I assumed that once the nitrites started spiking, that the ammonia would go down, and I suppose it has been slowly, but it isn't disappearing quickly like I expected. I've still been dosing to keep it around 2.0ppm. The Nitrites are starting to read off the charts, and I'm also seeing way more nitrates, which wasn't how I expected it to happen. 

I used Dr. Tims one and only, and I've been feeding it 2.0ppm of ammonia anytime it drops, but it only drops every couple of days enough to do that...

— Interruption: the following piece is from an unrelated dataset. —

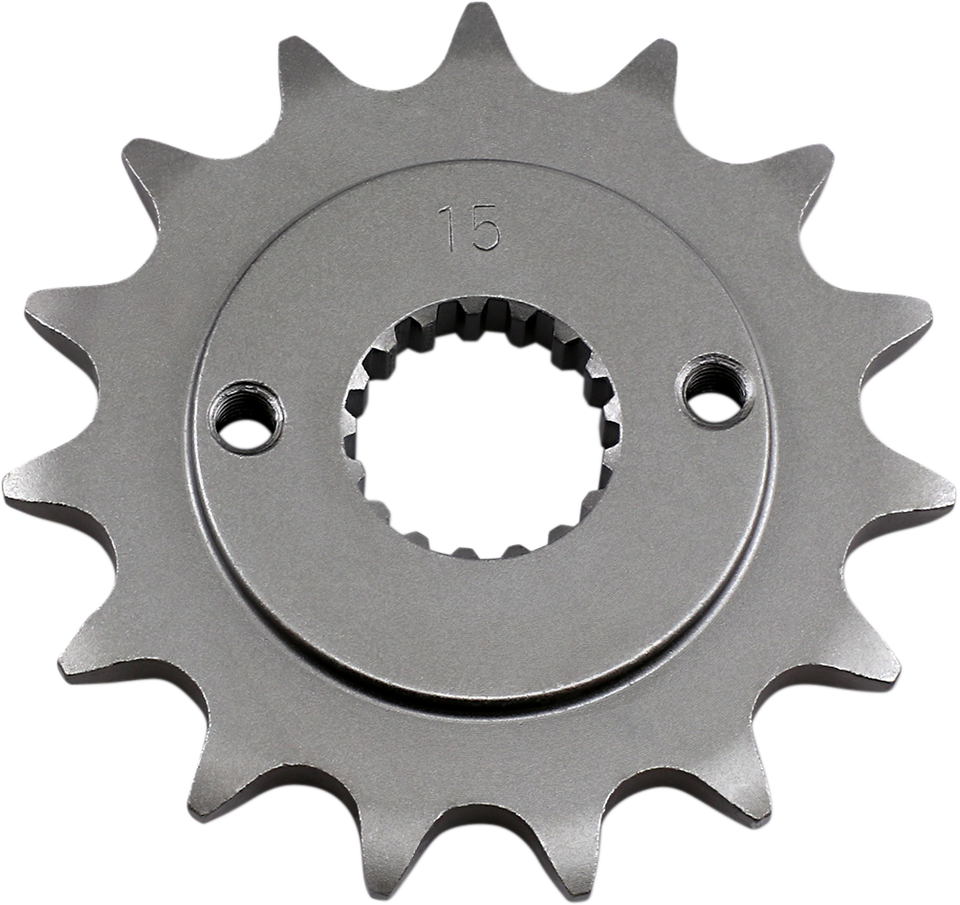 Countershaft Sprocket - 15 Tooth - Honda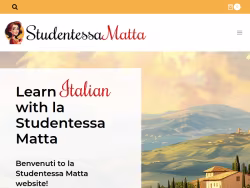 Studentessamatta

Here's a pic. Let me know if I'm doing something wrong!


----------



## tippy4 (May 26, 2016)

Love your tank.....wondering if you used a leveling mat?

Mind if I ask a few questions?

Right now, I see the Aquamaxx 22G and Mr. Aqua 22G for the same price of $169.99.

Aquamaxx claims their $169.99 (Marine Depot) tank is "low iron" while the Mr. Aqua $169.99 tank is "standard glass".

Mr Aqua does have a "low iron" version, but the price is $239.99 ($70 more) (Bulk Reef Supply).

Anyone have any thoughts on this?

Is the "low iron" Mr. Aqua any better than the "low iron" Aquamaxx?


----------



## Brahma04 (Jun 6, 2016)

any updates?


----------